═════ TEXT PASSAGE ═════

In every COTA race he has finished, he has never placed lower than third, a 100 percent podium rate that no one else in the field can match. Bell’s road‑course precision is elite, and he enters Sunday with more urgency than anyone inside the top ten of these rankings.
Connor Zilisch Is the Wildcard Nobody Can Ignore
Connor Zilisch enters his first full Cup season with expectations that would crush most rookies. Last year in the O’Reilly Series, he won five of seven road‑course races, a staggering 71 percent win rate, and posted an average finish of 2.4 on those tracks.
Oddsmakers have him second behind van Gisbergen for a reason. His Cup debut at COTA ended in a wreck, but his speed before the incident was enough to turn heads. Six starts into his career, Zilisch now returns with better equipment, more experience, and a teammate who sets the standard. The paddock is watching closely.
William Byron Has Been Here Before
William Byron’s COTA résumé is one of the most complete in the field. He won this race in 2024, leads all drivers with 71 laps led at the track, and has posted three straight top‑five finishes here. His average finish of 4.3 at COTA is second only to Tyler Reddick among active drivers.
Byron has been a consistent front‑runner on road courses throughout the Next Gen era, finishing inside the top ten in 64 percent of those races. He enters Austin without a win yet in 2026, but that has no bearing on his ceiling this weekend.
Tyler Reddick Is On Fire And COTA Has Been His Track
Tyler Reddick has opened the 2026 season with two wins in two races, giving him a 40‑point lead in the standings and the best start of his Cup career. His COTA record is even more impressive. Reddick leads the field with an average finish of 4.6 at this track, owns two poles, has four top‑five finishes in five starts, and won here in 2023.
His worst finish at COTA is ninth, meaning he has never finished outside the top quarter of the field. No driver combines current momentum and track‑specific performance better than Reddick. The only reason he is not ranked first is that the driver who is ranked first is.

═════

WHAT IS REQUIRED -> Print the passage on the COTA driver rankings from "Byron has been a" to "ceiling this weekend.", word for word.

═════ EXTRACTED DATA ═════

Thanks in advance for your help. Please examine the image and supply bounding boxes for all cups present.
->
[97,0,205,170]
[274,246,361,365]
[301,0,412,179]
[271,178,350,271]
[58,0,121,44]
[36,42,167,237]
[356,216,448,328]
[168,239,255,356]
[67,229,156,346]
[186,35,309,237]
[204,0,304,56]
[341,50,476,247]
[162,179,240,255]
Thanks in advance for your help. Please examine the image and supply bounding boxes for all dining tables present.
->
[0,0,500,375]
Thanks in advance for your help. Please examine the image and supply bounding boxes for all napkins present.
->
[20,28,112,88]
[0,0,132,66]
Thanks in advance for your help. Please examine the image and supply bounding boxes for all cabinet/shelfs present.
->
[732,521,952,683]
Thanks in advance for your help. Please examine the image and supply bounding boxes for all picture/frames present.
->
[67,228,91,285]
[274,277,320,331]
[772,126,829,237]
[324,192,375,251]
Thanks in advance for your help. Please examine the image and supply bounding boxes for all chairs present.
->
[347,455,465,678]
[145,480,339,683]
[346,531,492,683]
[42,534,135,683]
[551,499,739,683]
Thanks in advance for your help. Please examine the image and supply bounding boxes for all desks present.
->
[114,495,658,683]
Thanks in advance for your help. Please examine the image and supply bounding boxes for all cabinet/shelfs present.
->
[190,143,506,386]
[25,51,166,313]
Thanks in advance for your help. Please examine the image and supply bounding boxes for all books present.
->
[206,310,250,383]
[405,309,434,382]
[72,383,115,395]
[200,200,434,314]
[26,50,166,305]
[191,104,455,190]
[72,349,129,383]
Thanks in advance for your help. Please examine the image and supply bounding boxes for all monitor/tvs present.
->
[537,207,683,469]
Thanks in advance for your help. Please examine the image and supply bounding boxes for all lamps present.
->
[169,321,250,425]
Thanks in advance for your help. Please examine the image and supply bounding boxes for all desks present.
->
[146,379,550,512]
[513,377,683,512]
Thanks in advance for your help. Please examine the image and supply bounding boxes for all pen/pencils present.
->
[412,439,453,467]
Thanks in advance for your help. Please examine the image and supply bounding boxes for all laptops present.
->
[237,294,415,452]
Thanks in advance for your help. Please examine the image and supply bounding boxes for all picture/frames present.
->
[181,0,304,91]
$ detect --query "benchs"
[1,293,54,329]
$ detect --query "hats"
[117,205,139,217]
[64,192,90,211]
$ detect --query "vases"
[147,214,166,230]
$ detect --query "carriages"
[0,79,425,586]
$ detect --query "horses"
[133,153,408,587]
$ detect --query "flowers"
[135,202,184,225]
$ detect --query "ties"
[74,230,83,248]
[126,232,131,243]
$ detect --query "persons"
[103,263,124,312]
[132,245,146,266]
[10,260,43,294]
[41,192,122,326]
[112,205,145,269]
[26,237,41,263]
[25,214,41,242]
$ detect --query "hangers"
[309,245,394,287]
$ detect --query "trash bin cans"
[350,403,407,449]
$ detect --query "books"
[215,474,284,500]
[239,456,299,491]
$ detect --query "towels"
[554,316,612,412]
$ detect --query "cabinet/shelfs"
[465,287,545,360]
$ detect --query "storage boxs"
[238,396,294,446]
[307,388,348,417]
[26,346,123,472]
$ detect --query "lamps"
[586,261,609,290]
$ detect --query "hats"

═════

THE COMPLETED TASK ->
Byron has been a consistent front‑runner on road courses throughout the Next Gen era, finishing inside the top ten in 64 percent of those races. He enters Austin without a win yet in 2026, but that has no bearing on his ceiling this weekend.